The Fed’s RRP facility is closing Friday with balances near $1.71 trillion. Treasury repo rates have shown some softness in the last few weeks, with SOFR dipping below 5 bp at some points. With the RRP facility paying 5 bp, it is getting heavy action. RRP balances could also rise if bank deposit rates lag the rise in fed funds and other wholesale rates. Deposits could flow to money market funds and into RRP.
Settings on 3-month LIBOR have closed Friday at 25.514 bp. It has moved up steady from 12 bp in early October as Fed hikes keep getting moved up in the market’s calendar. With markets that used to price to LIBOR now pricing to SOFR, it is worth noting that overnight SOFR has not moved in months off it’s 5 bp mark, so the LIBOR-to-ON SOFR spread keeps widening. Term 3-month SOFR has moved, however, from 5 bp in early October to close Friday at 16 bp. Term SOFR is tracking LIBOR.
The 10-year note has finished the most recent session at 1.76%, nearly unchanged on the week. The December FOMC minutes added to the hawkish tone, showing almost no remaining doves and raising the possibility of running down the Fed portfolio faster than the last time around. The 10-year real rate finished the week at negative 61 bp, up 15 bp on the week.
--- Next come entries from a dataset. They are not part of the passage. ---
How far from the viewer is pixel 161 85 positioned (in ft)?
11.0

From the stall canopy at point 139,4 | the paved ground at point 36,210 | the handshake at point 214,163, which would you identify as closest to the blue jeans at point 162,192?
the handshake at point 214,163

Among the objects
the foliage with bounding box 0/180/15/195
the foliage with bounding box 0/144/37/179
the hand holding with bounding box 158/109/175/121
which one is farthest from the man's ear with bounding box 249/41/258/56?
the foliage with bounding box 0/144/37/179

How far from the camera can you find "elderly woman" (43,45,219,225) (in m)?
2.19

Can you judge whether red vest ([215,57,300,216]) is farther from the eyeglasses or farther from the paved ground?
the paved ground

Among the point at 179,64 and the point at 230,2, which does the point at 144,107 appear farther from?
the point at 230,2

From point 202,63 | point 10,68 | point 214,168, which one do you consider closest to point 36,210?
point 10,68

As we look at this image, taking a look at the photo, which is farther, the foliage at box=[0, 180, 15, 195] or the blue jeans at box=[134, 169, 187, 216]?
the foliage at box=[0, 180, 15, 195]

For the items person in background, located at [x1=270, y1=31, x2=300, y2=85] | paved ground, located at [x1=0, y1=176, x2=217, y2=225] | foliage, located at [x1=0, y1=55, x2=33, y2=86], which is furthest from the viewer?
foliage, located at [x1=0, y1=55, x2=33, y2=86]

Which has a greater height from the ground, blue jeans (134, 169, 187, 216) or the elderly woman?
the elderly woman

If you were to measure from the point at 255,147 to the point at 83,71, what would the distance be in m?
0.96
The Treasury yield curve has finished its most recent session with 2s10s at 75 bp, flatter by 15 bp on the week, and 5s30s at 51 bp, flatter by 10 bp on the week. The curve should continue to flatten.
The view in spreads
The strands of pandemic, inflation, growth, labor and Fed policy create an unusually wide range of possible outcomes this year and beyond. Volatility measured by the MOVE index remains elevated, reflecting the uncertainty Further volatility should add pressure for spreads to go wider, although tremendous market liquidity continues to push in the opposite direction.
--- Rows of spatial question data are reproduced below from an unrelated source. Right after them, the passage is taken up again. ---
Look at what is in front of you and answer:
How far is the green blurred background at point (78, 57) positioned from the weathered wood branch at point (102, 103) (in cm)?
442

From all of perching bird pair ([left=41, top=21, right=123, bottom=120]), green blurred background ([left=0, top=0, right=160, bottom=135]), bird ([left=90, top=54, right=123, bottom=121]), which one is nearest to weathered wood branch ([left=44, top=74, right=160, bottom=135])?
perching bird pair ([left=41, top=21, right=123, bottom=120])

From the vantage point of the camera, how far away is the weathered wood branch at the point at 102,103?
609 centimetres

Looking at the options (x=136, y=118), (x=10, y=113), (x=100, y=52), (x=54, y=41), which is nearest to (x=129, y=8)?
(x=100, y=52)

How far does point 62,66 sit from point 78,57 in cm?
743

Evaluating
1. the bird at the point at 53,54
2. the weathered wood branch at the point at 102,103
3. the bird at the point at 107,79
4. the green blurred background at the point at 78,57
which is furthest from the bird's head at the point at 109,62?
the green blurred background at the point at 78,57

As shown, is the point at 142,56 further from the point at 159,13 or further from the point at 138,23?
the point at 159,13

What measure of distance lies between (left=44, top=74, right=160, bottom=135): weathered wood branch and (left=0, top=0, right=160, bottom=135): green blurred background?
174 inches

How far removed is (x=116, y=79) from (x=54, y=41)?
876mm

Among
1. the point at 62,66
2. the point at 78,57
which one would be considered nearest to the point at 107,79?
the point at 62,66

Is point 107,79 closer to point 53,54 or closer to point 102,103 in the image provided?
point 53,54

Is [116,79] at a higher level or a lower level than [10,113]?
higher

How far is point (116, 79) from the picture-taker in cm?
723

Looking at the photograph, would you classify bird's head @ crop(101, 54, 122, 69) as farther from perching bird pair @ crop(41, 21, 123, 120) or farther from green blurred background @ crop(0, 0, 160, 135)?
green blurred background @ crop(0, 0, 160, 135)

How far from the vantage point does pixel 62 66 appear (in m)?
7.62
Of the major spread markets, corporate and structured credit is likely to outperform, as it has since March 2020. Corporates benefit from strong corporate fundamentals and from buyers not tied to Fed policy. The biggest buyers of credit include money managers, international investors and insurers while the only net buyers of MBS during pandemic have been the Fed and banks. Credit buyers continue to have investment demand.
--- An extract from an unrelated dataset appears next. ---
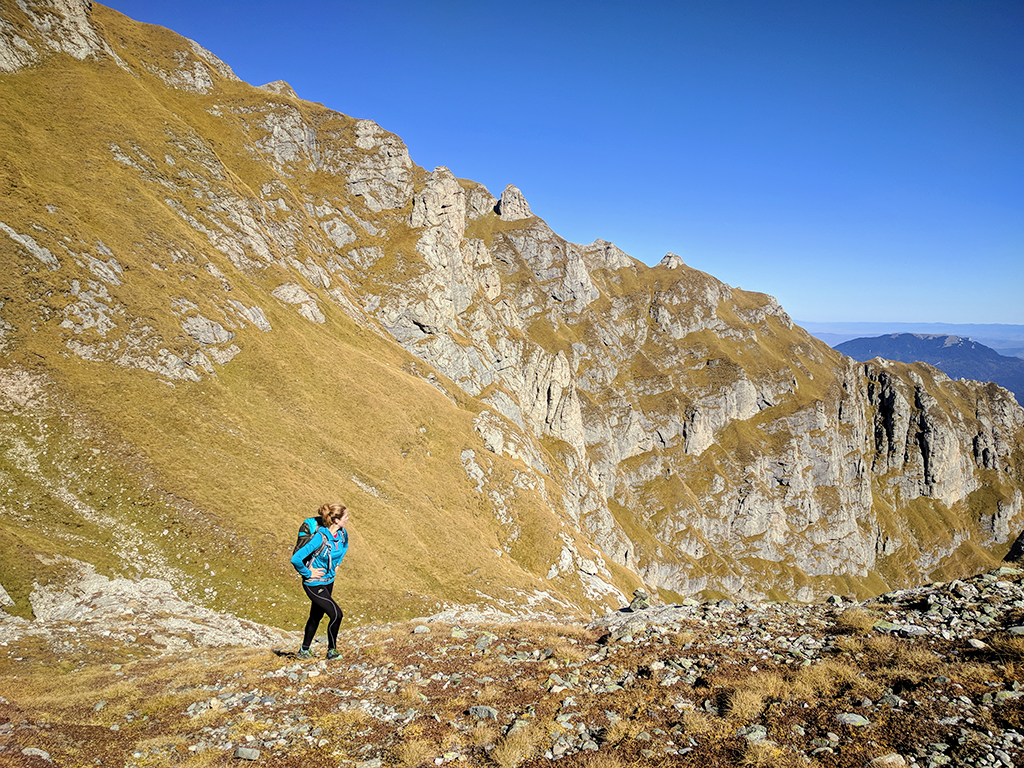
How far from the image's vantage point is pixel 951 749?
813cm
MBS faces new pressure for a possible quick start to Fed runoff. My colleague Brian Landy also projects that new supply of MBS will run at $60 billion a month. Without the Fed or banks to take up that extra supply, the burden would likely fall on mutual funds. Mutual funds do not have the capital to fully take up the slack.
MBS also faces pressure from new, higher loan limits on Fannie Mae and Freddie Mac MBS. Higher balances bring more negative convexity. Fed taper also reduces the amount of negatively convex loans filtered out of the TBA floating supply. The quality of TBA should erode this year, and spreads widen with it.
The view in credit
Credit fundamentals continue to look strong. Corporations have record earnings, good margins, low multiples of debt to gross profits, low debt service and good liquidity. The consumer balance sheet now shows some of the lowest debt service on record as a percentage of disposal income. That reflects both low rates and government support during pandemic. Rising home prices and rising stock prices have both added to consumer net worth, also now at a record although not equally distributed across households. Consumers are also liquid, with near record amounts of cash in the bank. Strong credit fundamentals may explain some of the relatively stable spreads.